### Activity
Output the whole listing below. Keep it exact.

-------- Material provided --------

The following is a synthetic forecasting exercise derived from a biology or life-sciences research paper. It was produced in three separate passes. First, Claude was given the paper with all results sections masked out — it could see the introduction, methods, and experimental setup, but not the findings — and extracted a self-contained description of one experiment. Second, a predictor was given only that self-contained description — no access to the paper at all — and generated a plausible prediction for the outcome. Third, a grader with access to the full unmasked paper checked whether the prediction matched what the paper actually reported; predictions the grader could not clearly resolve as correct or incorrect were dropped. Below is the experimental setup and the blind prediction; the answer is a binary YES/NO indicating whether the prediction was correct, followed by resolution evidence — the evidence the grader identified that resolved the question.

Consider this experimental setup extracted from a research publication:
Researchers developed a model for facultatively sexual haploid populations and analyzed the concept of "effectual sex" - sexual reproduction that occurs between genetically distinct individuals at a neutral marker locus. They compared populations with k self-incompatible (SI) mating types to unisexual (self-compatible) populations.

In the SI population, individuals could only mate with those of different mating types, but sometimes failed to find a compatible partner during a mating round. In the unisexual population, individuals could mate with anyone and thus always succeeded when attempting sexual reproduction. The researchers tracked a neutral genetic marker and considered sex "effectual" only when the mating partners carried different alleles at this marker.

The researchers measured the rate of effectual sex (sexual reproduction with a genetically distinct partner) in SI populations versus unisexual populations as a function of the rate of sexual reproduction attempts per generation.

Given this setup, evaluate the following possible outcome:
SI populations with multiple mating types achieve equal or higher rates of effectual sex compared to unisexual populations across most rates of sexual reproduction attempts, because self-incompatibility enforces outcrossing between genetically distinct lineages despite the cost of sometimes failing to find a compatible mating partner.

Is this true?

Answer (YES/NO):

--------

### Exercise result
The following is a synthetic forecasting exercise derived from a biology or life-sciences research paper. It was produced in three separate passes. First, Claude was given the paper with all results sections masked out — it could see the introduction, methods, and experimental setup, but not the findings — and extracted a self-contained description of one experiment. Second, a predictor was given only that self-contained description — no access to the paper at all — and generated a plausible prediction for the outcome. Third, a grader with access to the full unmasked paper checked whether the prediction matched what the paper actually reported; predictions the grader could not clearly resolve as correct or incorrect were dropped. Below is the experimental setup and the blind prediction; the answer is a binary YES/NO indicating whether the prediction was correct, followed by resolution evidence — the evidence the grader identified that resolved the question.

Consider this experimental setup extracted from a research publication:
Researchers developed a model for facultatively sexual haploid populations and analyzed the concept of "effectual sex" - sexual reproduction that occurs between genetically distinct individuals at a neutral marker locus. They compared populations with k self-incompatible (SI) mating types to unisexual (self-compatible) populations.

In the SI population, individuals could only mate with those of different mating types, but sometimes failed to find a compatible partner during a mating round. In the unisexual population, individuals could mate with anyone and thus always succeeded when attempting sexual reproduction. The researchers tracked a neutral genetic marker and considered sex "effectual" only when the mating partners carried different alleles at this marker.

The researchers measured the rate of effectual sex (sexual reproduction with a genetically distinct partner) in SI populations versus unisexual populations as a function of the rate of sexual reproduction attempts per generation.

Given this setup, evaluate the following possible outcome:
SI populations with multiple mating types achieve equal or higher rates of effectual sex compared to unisexual populations across most rates of sexual reproduction attempts, because self-incompatibility enforces outcrossing between genetically distinct lineages despite the cost of sometimes failing to find a compatible mating partner.

Is this true?

Answer (YES/NO):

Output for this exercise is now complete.